Table 2. Overview of the main findings of studies of immune factors in the pathogenesis of PSC-IBD.
| Immunopathogenic factors | |||
|---|---|---|---|
| Study | Findings/associations with PSC-IBD | Weakness (−)/Strength (+) | |
| Adaptive immunity | |||
| Ponsioen et al.29 | The inflammatory infiltrate of the liver of PSC patients contains a large proportion of memory T cells | ||
| Ong et al.30 | PSC in IBD patients can develop independently from active colitis, and activity can continue after colectomy | (−) Although the results are from a meta-analysis, independent studies had small sample sizes | |
| Befeler et al.31 | PSC post-liver transplant patients have been found to still develop IBD, but with a milder course | (−) These patients were started on immunosuppressive therapy after liver transplant which could have affected the severity of IBD | |
| Kekilli et al.34 | Higher level of CD4+CD5+ T cells in patients with UC-PSC compared to patients with UC and no PSC | (−) Small sample size | |
| Innate immunity | |||
| TLR changes | Mueller et al.12 | End stage PSC livers have higher TLR protein expression and MyD88/IRAK signaling complex activation in the biliary endothelial cells, with consequent abnormal innate immune activation; In the livers of early PSC, this finding was not as evident as it was marked with low levels of pro-inflammatory markers | |
| Auto-antibodies | |||
| Anti-BEC | Xu et al.42 | Higher number of patients with PSC having anti-BEC antibodies compared to PBC, autoimmune hepatitis, and controls | (−) Control group had a significant lower number of patients |
| Ge et al.43 | No significant differences in frequency of anti-BEC among patients with PSC, AIH, HBV cirrhosis. | ||
| Roozendaal et al.44 | Anti-BEC IgG from PSC patients induced the expression of TLR4 and TLR9 in BEC which together with exposure to LPS lead to the secretion of cytokines | ||
| PR3-ANCA | Mahler et al.47 | Higher prevalence in UC vs.

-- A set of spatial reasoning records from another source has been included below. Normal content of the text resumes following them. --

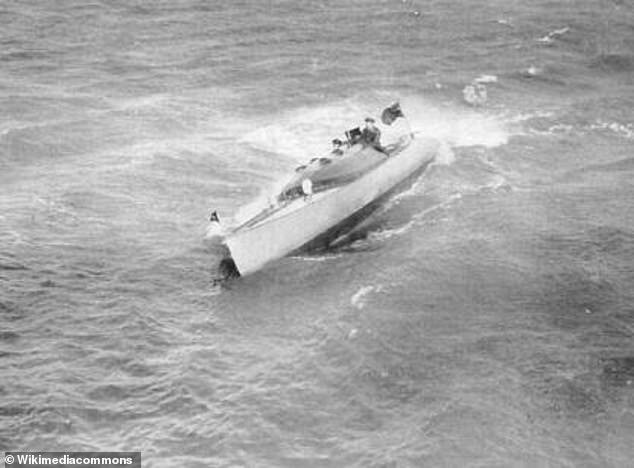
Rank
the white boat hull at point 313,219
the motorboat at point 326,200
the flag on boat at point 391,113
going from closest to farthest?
the white boat hull at point 313,219, the motorboat at point 326,200, the flag on boat at point 391,113

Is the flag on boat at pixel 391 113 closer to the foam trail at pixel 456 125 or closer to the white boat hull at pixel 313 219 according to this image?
the white boat hull at pixel 313 219

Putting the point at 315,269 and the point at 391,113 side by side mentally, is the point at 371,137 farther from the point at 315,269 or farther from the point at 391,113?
the point at 315,269

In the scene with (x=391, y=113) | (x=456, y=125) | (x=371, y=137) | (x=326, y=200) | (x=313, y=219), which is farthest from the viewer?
(x=456, y=125)

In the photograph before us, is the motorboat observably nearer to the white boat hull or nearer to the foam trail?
the white boat hull

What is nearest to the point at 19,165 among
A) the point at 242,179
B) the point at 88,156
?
the point at 88,156

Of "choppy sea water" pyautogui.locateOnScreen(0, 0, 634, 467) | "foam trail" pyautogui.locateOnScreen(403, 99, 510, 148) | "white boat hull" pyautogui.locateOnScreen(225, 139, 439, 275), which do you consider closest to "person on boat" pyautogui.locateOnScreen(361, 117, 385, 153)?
"white boat hull" pyautogui.locateOnScreen(225, 139, 439, 275)

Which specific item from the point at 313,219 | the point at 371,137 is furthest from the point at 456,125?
the point at 313,219

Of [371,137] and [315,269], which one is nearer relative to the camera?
[315,269]

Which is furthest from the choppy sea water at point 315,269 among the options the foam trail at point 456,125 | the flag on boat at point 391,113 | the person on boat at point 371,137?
the flag on boat at point 391,113
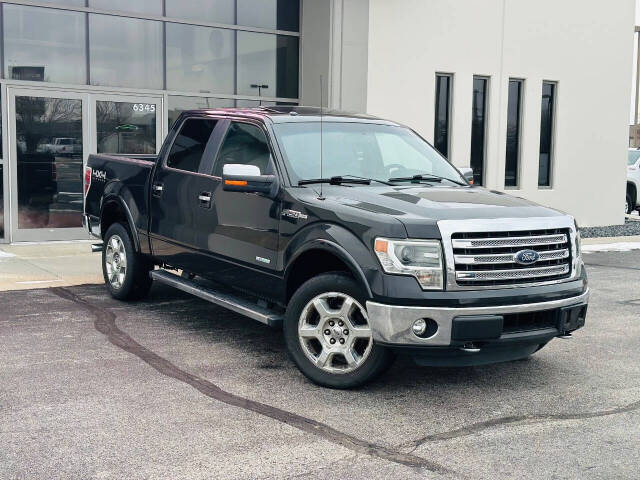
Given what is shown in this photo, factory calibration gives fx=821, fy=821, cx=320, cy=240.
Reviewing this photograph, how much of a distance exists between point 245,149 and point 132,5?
8632 millimetres

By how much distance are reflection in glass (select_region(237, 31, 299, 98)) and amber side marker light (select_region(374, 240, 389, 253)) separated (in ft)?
35.1

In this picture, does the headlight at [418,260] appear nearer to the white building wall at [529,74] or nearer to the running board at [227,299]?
the running board at [227,299]

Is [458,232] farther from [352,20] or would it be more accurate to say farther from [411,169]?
[352,20]

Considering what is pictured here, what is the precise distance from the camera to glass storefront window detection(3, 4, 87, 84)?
1323 centimetres

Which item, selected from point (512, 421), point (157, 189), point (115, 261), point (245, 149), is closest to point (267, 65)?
→ point (115, 261)

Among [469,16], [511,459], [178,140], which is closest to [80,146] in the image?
[178,140]

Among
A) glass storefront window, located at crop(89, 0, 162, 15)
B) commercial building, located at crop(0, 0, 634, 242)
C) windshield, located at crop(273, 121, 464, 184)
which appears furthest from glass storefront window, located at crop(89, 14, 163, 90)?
windshield, located at crop(273, 121, 464, 184)

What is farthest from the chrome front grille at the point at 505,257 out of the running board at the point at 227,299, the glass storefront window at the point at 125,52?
the glass storefront window at the point at 125,52

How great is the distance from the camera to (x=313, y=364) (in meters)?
5.71

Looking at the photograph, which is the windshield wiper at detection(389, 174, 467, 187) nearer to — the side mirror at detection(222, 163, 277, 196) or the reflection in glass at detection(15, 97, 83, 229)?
the side mirror at detection(222, 163, 277, 196)

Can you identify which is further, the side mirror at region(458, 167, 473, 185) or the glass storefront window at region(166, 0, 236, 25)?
the glass storefront window at region(166, 0, 236, 25)

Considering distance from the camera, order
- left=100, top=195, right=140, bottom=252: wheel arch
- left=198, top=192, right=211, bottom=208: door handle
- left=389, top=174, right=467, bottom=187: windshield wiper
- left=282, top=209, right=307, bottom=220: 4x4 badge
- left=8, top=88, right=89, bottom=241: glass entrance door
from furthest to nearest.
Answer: left=8, top=88, right=89, bottom=241: glass entrance door
left=100, top=195, right=140, bottom=252: wheel arch
left=198, top=192, right=211, bottom=208: door handle
left=389, top=174, right=467, bottom=187: windshield wiper
left=282, top=209, right=307, bottom=220: 4x4 badge

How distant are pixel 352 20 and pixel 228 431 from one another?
1177cm

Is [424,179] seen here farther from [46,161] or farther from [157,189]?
[46,161]
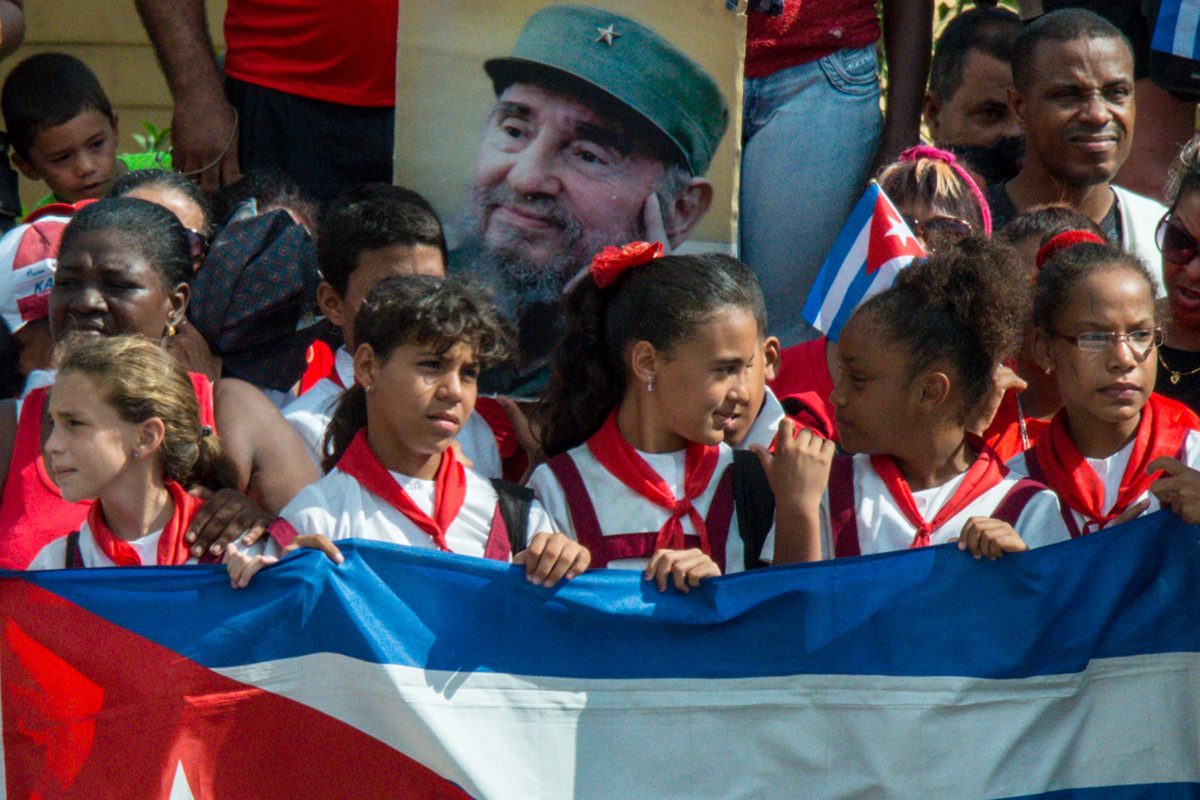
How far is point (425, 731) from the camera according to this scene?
3471 mm

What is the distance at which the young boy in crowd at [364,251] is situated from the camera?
4.71m

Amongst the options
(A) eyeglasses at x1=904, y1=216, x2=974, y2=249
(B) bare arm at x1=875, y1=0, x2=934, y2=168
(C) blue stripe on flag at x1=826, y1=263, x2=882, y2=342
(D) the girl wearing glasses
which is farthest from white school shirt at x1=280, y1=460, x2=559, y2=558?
(B) bare arm at x1=875, y1=0, x2=934, y2=168

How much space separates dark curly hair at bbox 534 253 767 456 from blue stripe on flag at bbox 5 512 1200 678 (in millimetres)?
690

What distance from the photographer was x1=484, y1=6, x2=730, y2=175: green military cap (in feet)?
16.5

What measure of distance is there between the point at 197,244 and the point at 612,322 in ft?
4.32

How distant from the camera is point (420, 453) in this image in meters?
3.91

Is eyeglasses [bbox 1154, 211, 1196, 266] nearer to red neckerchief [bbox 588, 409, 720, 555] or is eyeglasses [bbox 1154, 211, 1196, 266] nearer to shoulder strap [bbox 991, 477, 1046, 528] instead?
shoulder strap [bbox 991, 477, 1046, 528]

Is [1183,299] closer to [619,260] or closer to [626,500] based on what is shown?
[619,260]

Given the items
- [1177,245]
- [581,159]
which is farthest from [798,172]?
[1177,245]

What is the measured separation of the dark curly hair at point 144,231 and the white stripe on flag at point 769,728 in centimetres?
136

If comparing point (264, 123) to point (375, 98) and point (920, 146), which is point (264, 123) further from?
point (920, 146)

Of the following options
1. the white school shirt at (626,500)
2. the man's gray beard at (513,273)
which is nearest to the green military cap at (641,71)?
the man's gray beard at (513,273)

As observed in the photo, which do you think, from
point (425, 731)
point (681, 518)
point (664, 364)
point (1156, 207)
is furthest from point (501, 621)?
point (1156, 207)

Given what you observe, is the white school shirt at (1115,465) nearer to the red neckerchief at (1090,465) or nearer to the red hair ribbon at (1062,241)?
the red neckerchief at (1090,465)
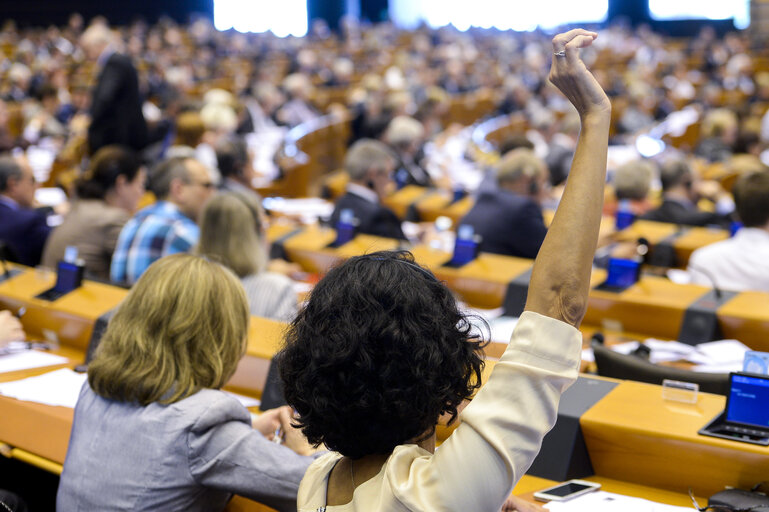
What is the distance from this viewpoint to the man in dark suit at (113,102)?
593 cm

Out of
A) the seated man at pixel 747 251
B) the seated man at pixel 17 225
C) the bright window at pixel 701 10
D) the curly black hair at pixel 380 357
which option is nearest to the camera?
the curly black hair at pixel 380 357

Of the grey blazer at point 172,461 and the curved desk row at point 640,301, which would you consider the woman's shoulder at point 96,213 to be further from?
the grey blazer at point 172,461

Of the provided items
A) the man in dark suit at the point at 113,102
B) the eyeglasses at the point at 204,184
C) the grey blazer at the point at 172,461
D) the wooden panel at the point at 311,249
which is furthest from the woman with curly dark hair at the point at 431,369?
the man in dark suit at the point at 113,102

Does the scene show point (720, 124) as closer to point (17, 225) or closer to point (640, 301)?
point (640, 301)

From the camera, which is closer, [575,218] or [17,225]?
[575,218]

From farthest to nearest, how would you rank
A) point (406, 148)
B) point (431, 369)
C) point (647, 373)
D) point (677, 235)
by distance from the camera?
point (406, 148) < point (677, 235) < point (647, 373) < point (431, 369)

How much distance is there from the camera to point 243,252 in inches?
125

CD (31.1% UC vs. 1.9% CD sera) | (+) Good study power |
| Stinton et al.48 | Detected in 38.5% (94/244) of PSC patients compared to 10.6% (27/254) controls; No association with the presence or type of IBD | (+) Good study power | |
| ASCA | Muratori et al.50 | ASCA was positive in 70% (16/23) of CD patients and in 44% (11/25) of PSC patients compared to 5% of HC | (−) Small sample size |
PSC-IBD, primary sclerosing cholangitis-inflammatory bowel disease; TLR, Toll-like receptor; ASCAs, Anti-Saccharomyces cerevisiae antibodies; AIH, autoimmune hepatitis; HBV, hepatitis B virus; LPS, lipopolysaccharide; CD, Crohn’s disease; HC, healthy controls.